We can expect to see only more bundling of TV networks and video services, more over-the-top (OTT) streaming services and more personalization for the foreseeable future as the TV marketplace continues to shift even further away from traditional linear broadcasting, according to TV broadcasters and video service providers including Sony Interactive Entertainment (SIE).
And that’s not necessarily a bad thing for traditional TV broadcasters like 20th Century Fox. In fact, for at least the largest, most successful companies in the sector, it’s been a very good thing.
“We’ve definitely benefited” from the growth of OTT, Kristen Finney, its EVP-Europe, Middle East and Africa (EMEA) of television distribution, said Oct. 5 during a panel session called “View From the Top: Future of Television” at the Future of Television conference that was part of the two-day NY Media Festival.
She added: “I think we’ve tripled our revenues over the last 10 years.
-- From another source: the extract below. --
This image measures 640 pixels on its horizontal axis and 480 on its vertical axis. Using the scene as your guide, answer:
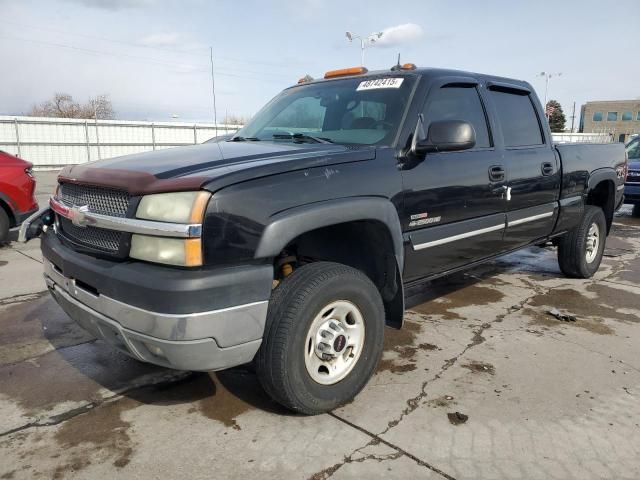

It’s hugely beneficial to us.”
Meanwhile, “the fully siloed organizations” in the sector “are going to have to work better together” and start thinking about their businesses “in a more coordinated manner because that is how we’re going to have to organize ourselves in order to compete with businesses like Amazon that can afford to lose money on content,” according to David Beck, EVP of corporate strategy and operations at Turner, a division of AT&T-owned WarnerMedia.
Goals of the company formed by the recent merger of AT&T and Time Warner include creating a better ad experience for consumers, regardless of what device they are viewing content on, he said.
Beck explained: “It’s going to be more about personalization. It’s going to be more about leveraging the data and what we know of how consumers are reacting to content and to ads.”
Another goal of the merged company is to create “better content experiences,” and that will include the coming “large-scale, direct-to-consumer” over-the-top product that WarnerMedia plans to launch to “supplement” the company’s existing TV offerings, he said.
“Ultimately, the goal is that we want to” have 200-300 million subscribers “globally with daily engagement,” and “media will be one component of that service,” he told attendees.
AT&T intends to take advantage of its 5G service to provide a wide variety of content that will ultimately include “the bundling of several direct-to-consumer services that create value for the consumer,” he said.
AT&T is working to create “better data infrastructure to be able to personalize” viewers’ experiences, wherever they are, across all of the company’s platforms, he said.
Meanwhile, on the OTT service front, PlayStation now has “over 80 million monthly active users worldwide,” according to Dwayne Benefield, VP and head of Sony’s PlayStation Vue. Unlike traditional TV broadcasters that have had to scramble to build online communities, therefore, PlayStation Vue already had an active community, he noted.
One other advantage that Sony has with PlayStation Vue versus the traditional TV service providers is it doesn’t have to worry about satisfying customers with a legacy TV service business, Benefield noted. PlayStation Vue is “on the most connected devices” among OTT providers also, he said, pointing out it’s not just available on PlayStation video game consoles.
PlayStation Vue has also “enabled a lot of people to move” from traditional pay-TV services, he said, adding: “About half of our user base is coming from traditional” multichannel video programming distributors (MVPDs).
Despite the fact that a growing number of younger consumers seem to be moving away from watching TV entirely in favor of social networks and other forms of entertainment, executives on the panel predicted that TV will survive for a long time.
One promising sign was provided by Benefield, who said: “Well over half of our viewers are millennials. They’re 18 to 34 and they’re actually watching between four and seven hours a day” on PlayStation Vue.
One key to success going forward, however, is that TV service providers make it as simple as possible for viewers to access their content, regardless of what device they are using to access it.
“We in the regular TV business have got to make this so easy that when” teenagers – who can be enormously lazy – “look at their iPad” there can’t be any complexity involved in getting access to the content they are interested in, said Finney.